Don Fulano Tequila: The Best Tequila That Insiders Love
One of the last family-owned distilleries in operation marries European-style distillation techniques with five generations of agave farming expertise to create a truly special range of tequilas

Tequila consumption has seen a meteoric rise over the past few decades. Originally known as vino de Mezcal de Tequila, the blanco, a white or unaged version, was traditionally the most popular and easy to find option. All that has changed and today you’re just as likely to see varying age statements (reposado, anejo and extra anejo), rare barrel finishes and cask strength versions lining the shelves. With an overwhelming number of bottles to choose from, narrowing down the choices for high quality, additive-free tequila is a daunting proposition. Unless you know where to look.

Don Fulano Tequila might just be the best tequila you haven’t heard of and one of the last family-owned distilleries in operation. Helmed by Enrique Fonseca and Sergio Mendoza since the 1980s, they purchased La Tequileña distillery, or NOM 1146, after five generations of agave farming turned into a curiosity for the art of distillation. Don Fulano has been breaking the mold for tequila production ever since. By combining distillation techniques Fonseca learned in Scotland and Europe with their farming experience, the two introduced many European-style processes including aging experiments with PX sherry casks, Limosin oak and more. They released Fuerte in 2002, the first cask-strength tequila ever made. Even more rare, they distill to this day with 100% of their own estate-grown agave, maintain a commitment to being additive free and use only natural yeast and water from the nearby volcanic-filtered spring.

The rules for tequila are simple. The agave must come from Jalisco, Michoacán, Guanajuato, Nayarit or Tamaulipas. It must be made with 51% Blue Weber agave, also known as agave tequilana, and lastly it must be approved by the Consejo Regulador del Tequila (CRT). With only three main rules, there’s a lot of room to play around. Many distilleries set themselves apart by using 100% Blue Weber agave, open-air fermentation tanks or aging in barrels.

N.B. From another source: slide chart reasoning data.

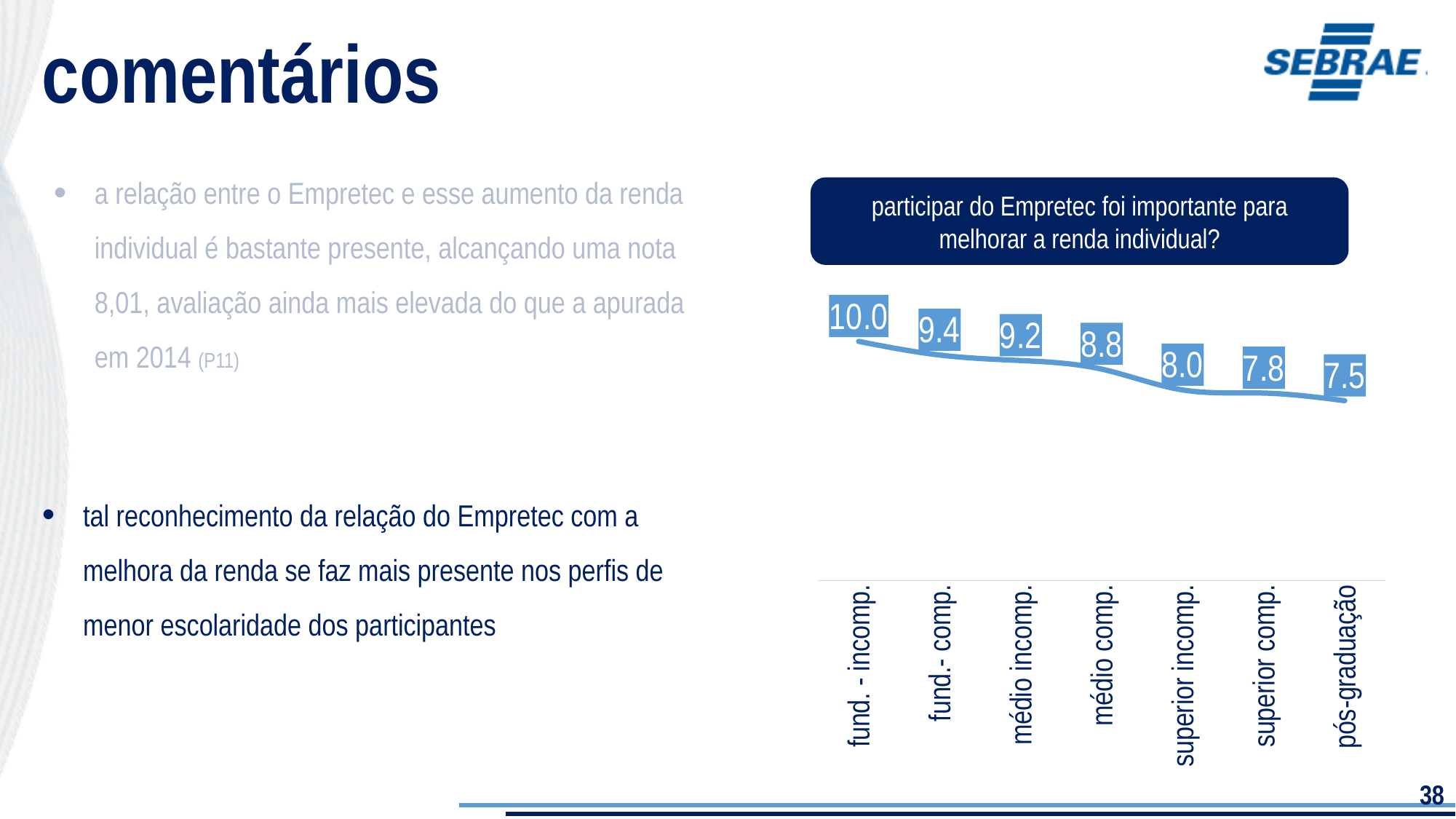
How many categories are plotted on the chart? 7 Which category has the highest value? fund. - incomp. What is the value for 'superior incomp.'? 8.0 What is the value for 'médio comp.'? 8.8 What is the difference between the values for 'fund. - incomp.' and 'pós-graduação'? 2.5 What is the title of the chart? participar do Empretec foi importante para melhorar a renda individual? What is the value for 'pós-graduação'? 7.5 What kind of chart is shown on the slide? line chart Which category has the lowest value? pós-graduação Do the values rise or fall from left to right along the x axis? fall What is the value for 'fund. - incomp.'? 10.0 Which is larger, the value for 'fund.- comp.' or the value for 'superior comp.'? fund.- comp.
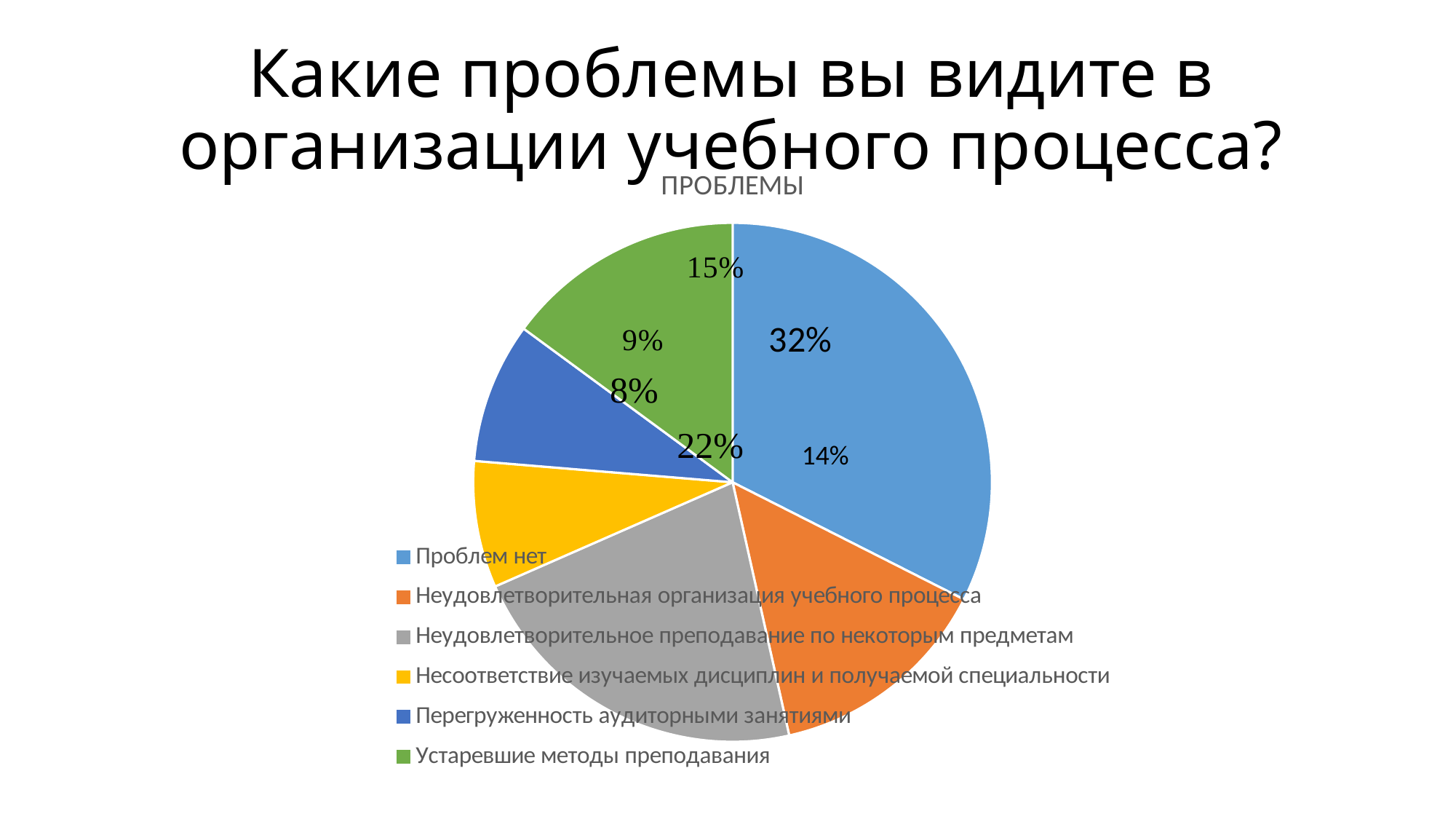
What kind of chart is shown on the slide? pie chart What colour is the slice for "Устаревшие методы преподавания"? green How many categories does the legend of the pie chart list? 6 What is the smallest percentage label shown on the pie chart? 8% Which slice is larger: "Неудовлетворительное преподавание по некоторым предметам" or "Несоответствие изучаемых дисциплин и получаемой специальности"? Неудовлетворительное преподавание по некоторым предметам What is the largest percentage label shown on the pie chart? 32% Which slice is larger: "Проблем нет" or "Неудовлетворительная организация учебного процесса"? Проблем нет Which category has the largest slice of the pie? Проблем нет What is the title of the chart? ПРОБЛЕМЫ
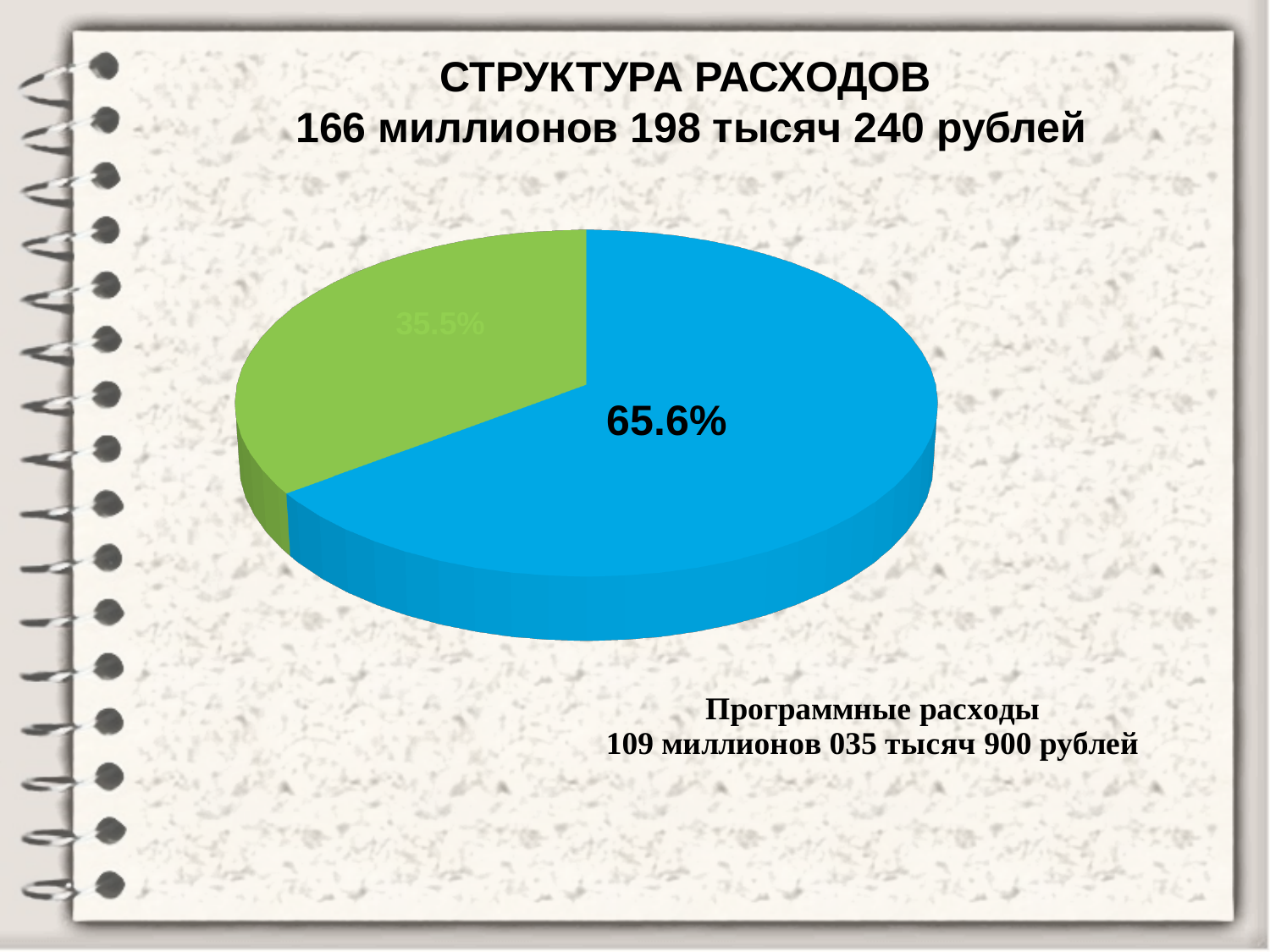
Which is larger, the blue slice or the green slice? The blue slice How many slices does the pie chart have? 2 Which slice of the pie chart is the smallest? The green slice (35.5%) What percentage is shown on the green slice of the pie chart? 35.5% What amount is given for Программные расходы on the slide? 109 миллионов 035 тысяч 900 рублей What total amount of expenses is stated in the chart title? 166 миллионов 198 тысяч 240 рублей Is the share of the blue slice greater or less than 50%? greater Which slice of the pie chart is the largest? The blue slice (65.6%) What percentage is shown on the blue slice of the pie chart? 65.6% What is the title of the chart? СТРУКТУРА РАСХОДОВ 166 миллионов 198 тысяч 240 рублей What kind of chart is shown on the slide? Pie chart By how many percentage points does the blue slice exceed the green slice? 30.1 percentage points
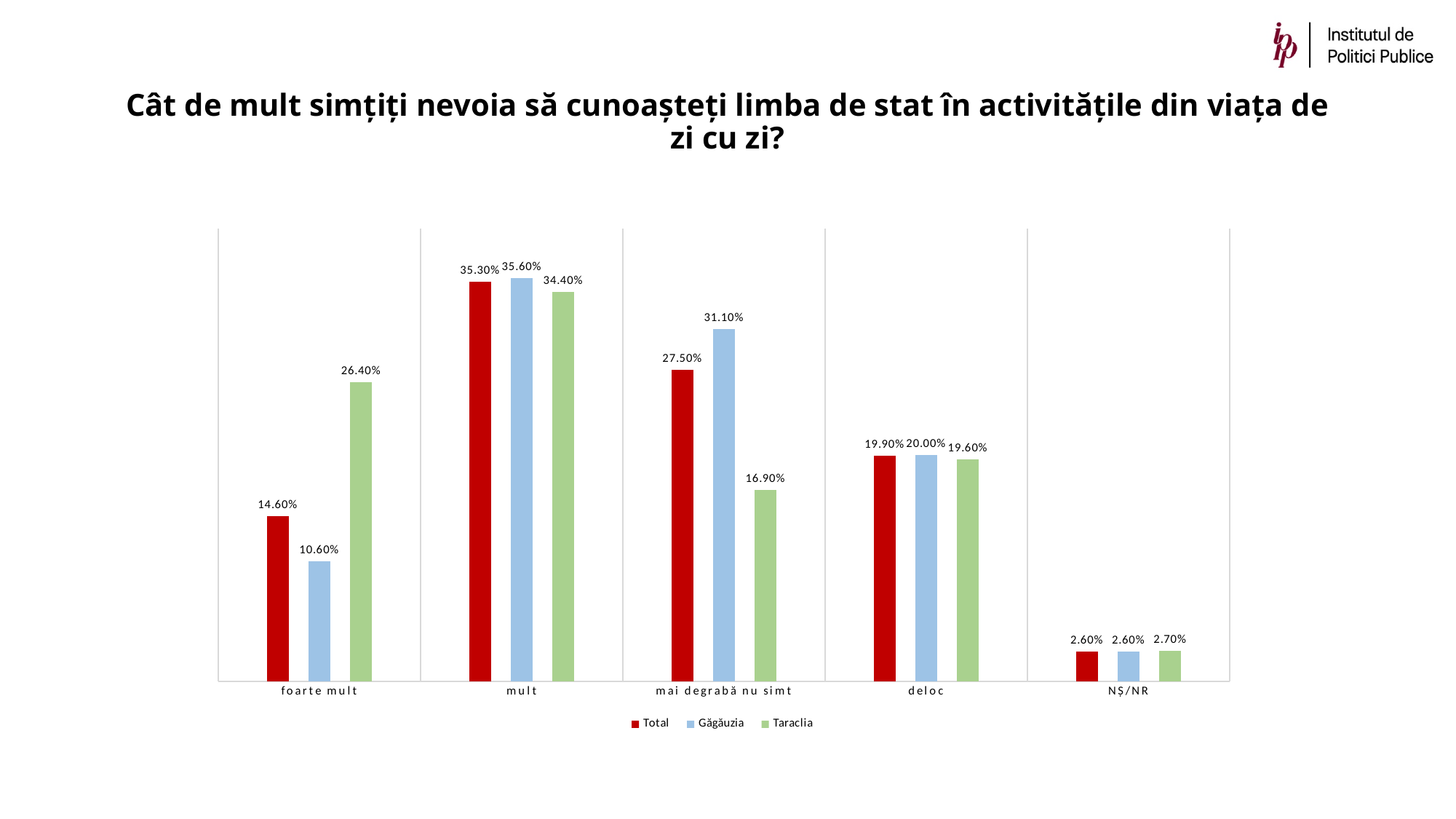
Which category has the lowest Găgăuzia value? NȘ/NR Which series is shown in red in the legend? Total For "foarte mult", which is larger: the Total value or the Găgăuzia value? Total How many categories are shown on the x axis? 5 How many series does the legend list? 3 What is the Total value for "deloc"? 19.90% Which category has the highest Total value? mult What is the difference between the Taraclia and Total values for "foarte mult"? 11.80% What is the difference between the Găgăuzia and Taraclia values for "mai degrabă nu simt"? 14.20% What is the Găgăuzia value for "mai degrabă nu simt"? 31.10% What is the Taraclia value for "foarte mult"? 26.40% What kind of chart is shown on the slide? bar chart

Don Fulano may be considered pioneers in the trend toward barrel aging but according to Fonsecca and Mendoza, it all starts with the agave. Agaves differ greatly depending on where they grow and how long they are left to mature. They chose Atotonilco in the Jalisco highlands for their mineral-rich growing conditions. The agave’s maturity is also a factor and it takes 6 to 12 years for a plant to mature. Fonseca prefers to harvest when the sugar content has reached its peak. This means maduro and pinto agaves, mature and spotted, which are identifiable by red and brown spots.

Some brands favor removing all of the green fibrous exterior, or penca, cut off of the agave. Fonseca and Mendoza prefer Jima media which means leaving 1.5 to 2 inches of penca which retains some of the flavor compounds. The plants are then brought back to NOM 1146 to be processed and distilled. They are halved and quartered, steamed slowly for the most flavor and then pressed to release the cooked juice or aguamiel.
While Don Fulano is known for their various aged spirits, they consider blending just as integral. Don Fulano ages in a huge variety of ex-wine and spirits barrels like European dark oaks, French Nevers, as well as European oak barrels from Spain and eastern Europe. They age barrels in various altitudes and in different climates to further experiment with complexity. Once the blending process begins, they can pull any number of barrels from the early days of production to the present. A panel tasting follows and the bottle isn’t ready until the scoring is top tier. What matters, ultimately, is the liquid inside the bottle. With over 30 years of distilling and five generations of agave growing, Don Fulano is a prime example of what happens when knowledge meets passion, drive and the desire to make something truly special.